= Night-cellar =

Historical term for late-night drinking cellar in England

"The Idle 'Prentice betrayed and taken in a Night-Cellar with his Accomplice". William Hogarth depicted notorious Blood Bowl House in Industry and Idleness.

A night-cellar is a cellar which is open for business at night, typically providing food, drink and entertainment. There were many such in London in the 18th century and they were often disreputable.

==London==
George Augustus Sala wrote an account of Evans's Supper Rooms in 1852. This was a famous supper club which would serve hearty food and raucous entertainment in the middle of the night – as late as one in the morning. But he lamented that the night-cellars of the previous century had mostly disappeared in London:
A century since ... this town of London was full of choice holes and corners, known under the generic name of "night cellars." You may see in Liverpool to this day – and I am told, also, in New York — some flourishing specimens of these inviting localities, but they have almost died out in London. The White Horse Cellar in Piccadilly is now a booking-office; the Shades in Leicester Square (underneath Saville House), once Pennant's "pouting house for princes," is a restaurant; the cellar of the Ship at Charing Cross is yet a tavern, but is used more as a waiting-room for passengers by the Kent Road and Deptford omnibuses; and a whole nest of cellars were swept away by the Adamses when the Adelphi Terrace, with a worse range of cellars beneath, as it afterwards turned out, was constructed. But the night cellars of a hundred years ago!
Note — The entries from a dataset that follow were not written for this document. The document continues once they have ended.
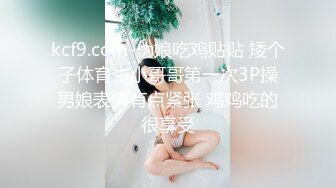 《顶级震撼㊙️极品骚婊》最新流出万狼求购OnlyFans地狱调教大师【dogmaster】私拍完结~多种刺激玩法吃精双通露出阴门大开 (18)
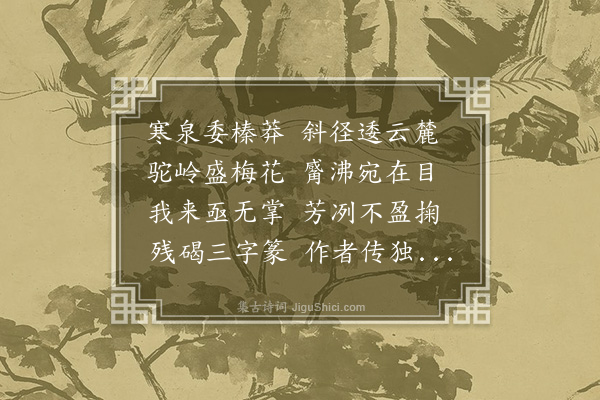 李洸《村居咏怀古迹八首·其三·梅花泉》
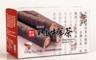 生活市集 4.5折! - 健美樂黑皮養生牛蒡茶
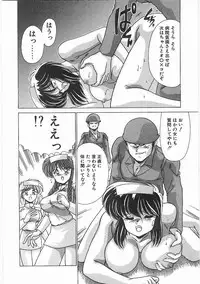 [Watanabe Yoshimasa] Byouin Kamen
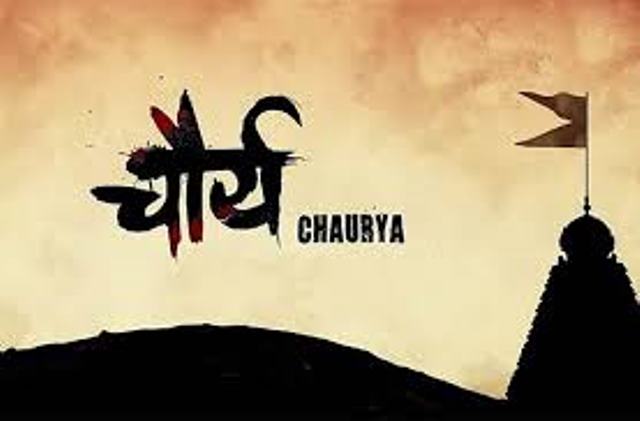 chaurya official trailer released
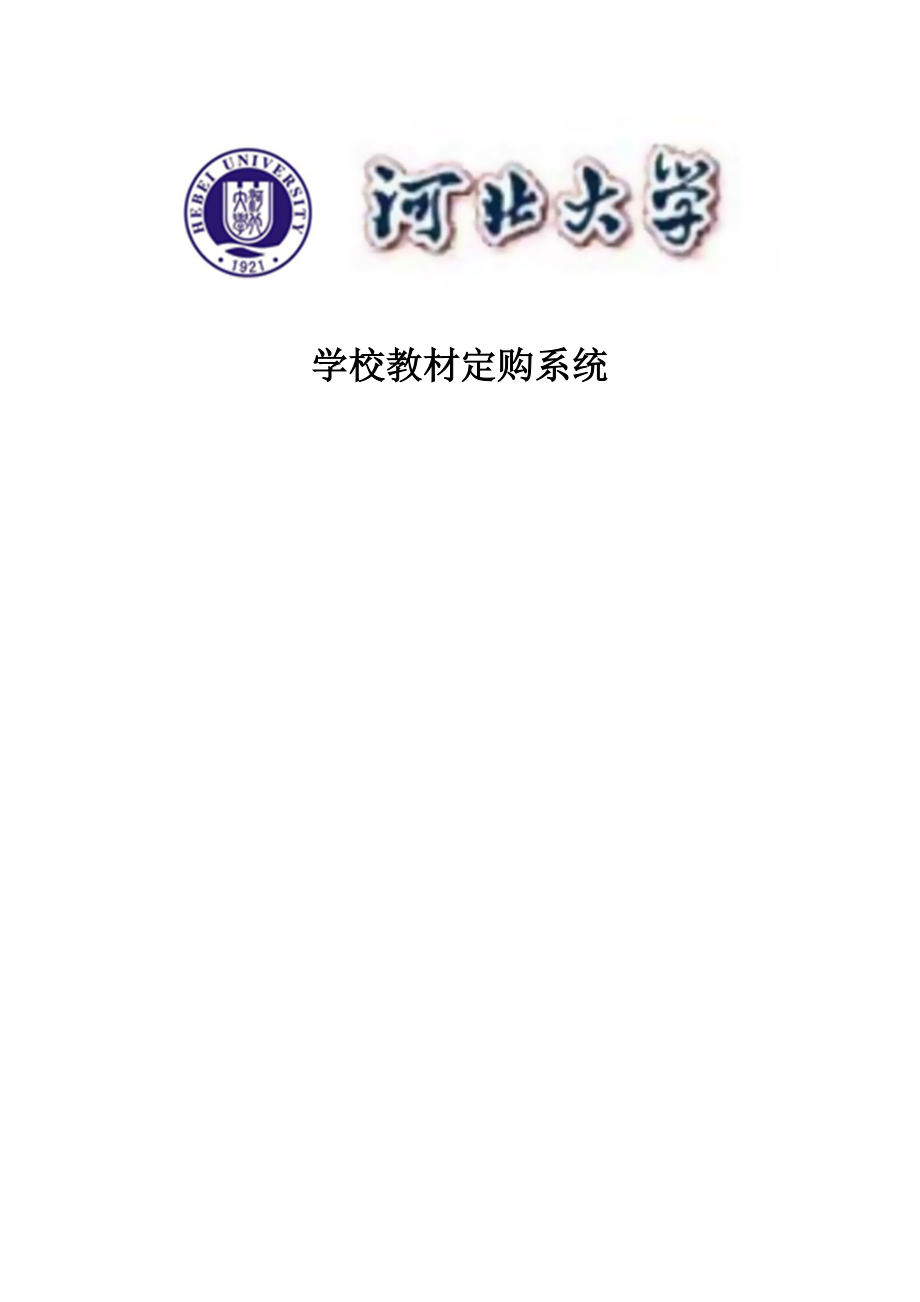 学校教材定购系统毕业论文.doc_第1页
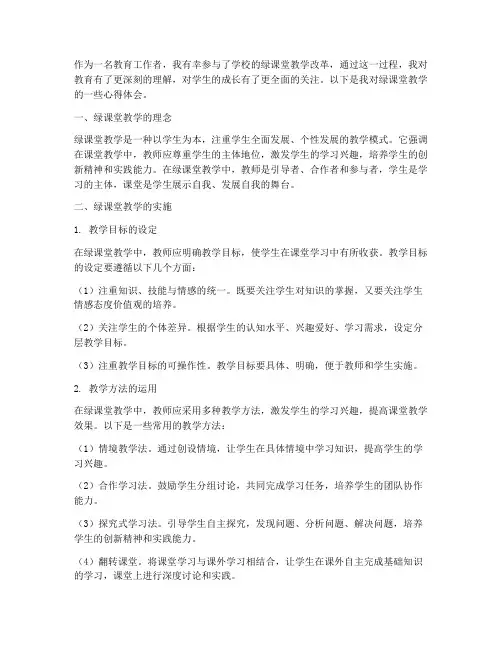 绿课堂教学心得体会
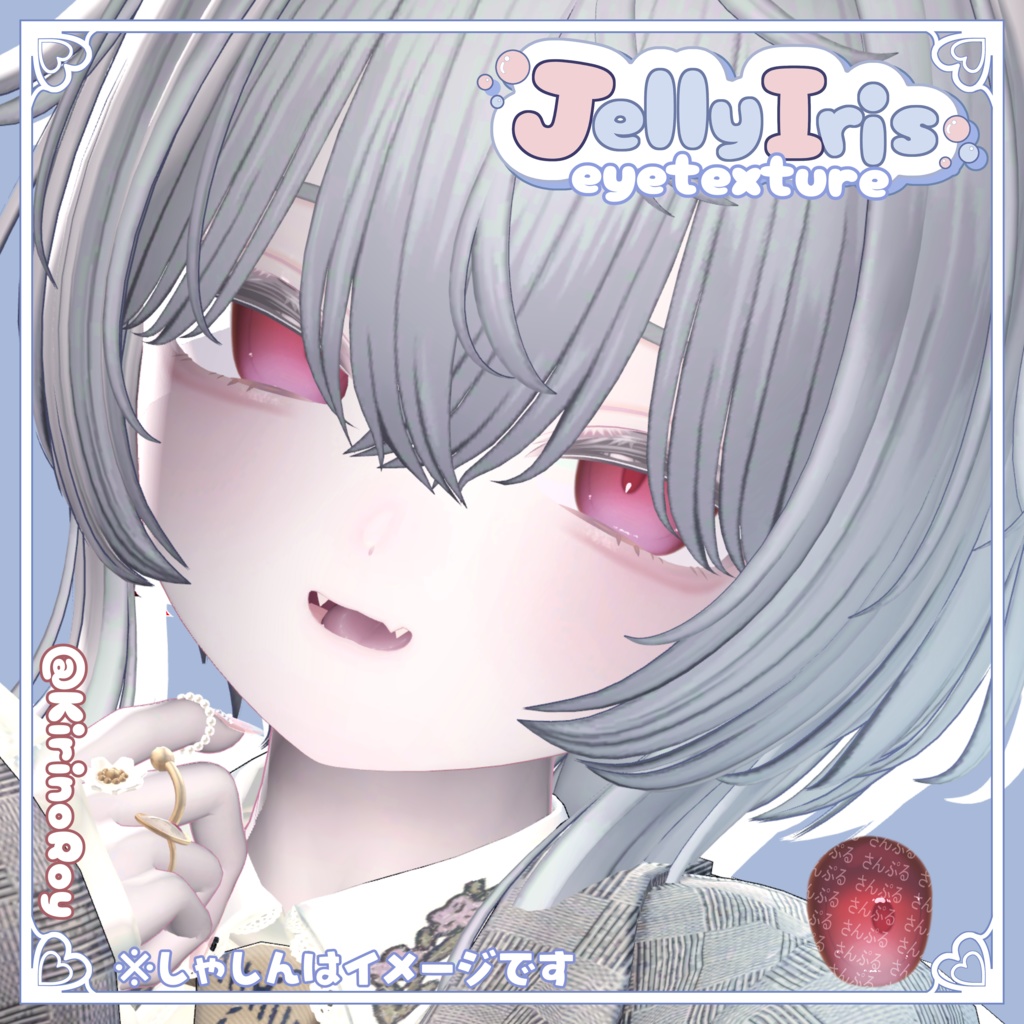 【エク専用】 Jelly Iris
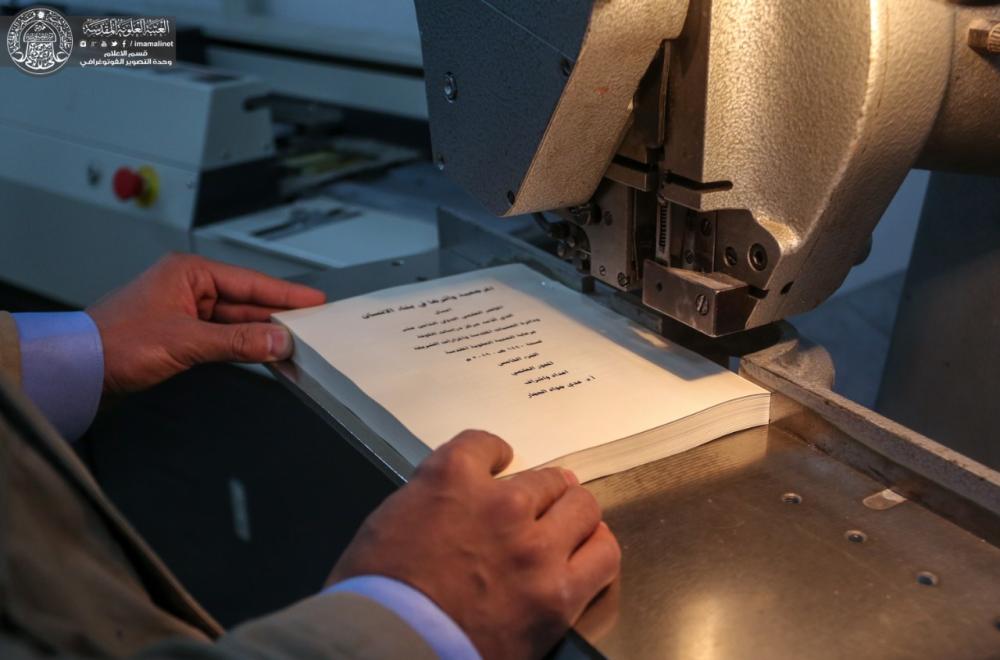 دار أبو طالب للطباعة في العتبة العلوية تنجز طباعة (1200) نسخة من كتاب (المرجعية وأثرها في بناء الإنسان)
What dens, what sinks, what roaring saturnalia of very town scoundrelism they must have been!
...
in this bad place, among these ruffianly companions! horse-jockeys, highwaymen-captains, unfrocked parsons; deboshed adventurers, redolent of twopenny ordinaries and Mount Scoundrel in the Fleet; disbanded lieutenants of phantom regiments; scriveners struck off the rolls, ruined spendthrifts, Irish desperadoes enthusiastic for the Pretender and other men's pence, bankrupt traders, French and Italian rascals flagrant from the galleys of foreign seaports, and all, according to their own showing, distressed patriots; German swindlers and card-sharpers, who declare themselves to be Counts of the Holy Roman Empire, Jew coin-clippers and diamond-slicers, riverside vagabonds in the pay of the commanders of press-gangs on the look-out for benighted journeymen, or dissolute lads who have run away from their apprenticeship or quarrelled with their parents, recruiting crimps for both sexes, usurers looking for prodigals who have yet money to lose, bailiffs' followers looking for prodigals who have lost all and owe more; and, scattered among all this scum of frantic knavery and ragabosh, some gay young sprigs of aristocracy, some officers in the regiment of Guards, some noisy young country esquires of the Western type. This, all garnished with dirt and spilt liquors, with the fumes of rum, Geneva, punch, wine, and tobacco smoke, with oaths and shrieks and horrid songs, with the clatter of glasses and tankards, the clash of rapiers and verberations of bludgeons – is the London night cellar of a hundred years ago. Round Covent Garden such places positively swarmed. The Strand, the neighbourhood of Exeter 'Change, Long Acre, and Drury Lane, reeked with dens of this description. For hereabouts were the playhouses, and in their purlieus, as in those of cathedrals, you must expect to find, and do find, in every age, the haunts of vice and dissipation. It may be profane to say ubi apis ibi mel: but such is the sorry fact.

==New York==
In the 1840s, there was a popular night-cellar in New York called Butter-Cake Dick's. This was a favourite of the b'hoys and g'hals – the rough young folk of lower Manhattan. Later in the US, cellar bars and clubs became known as dives because one could dive into them without being seen.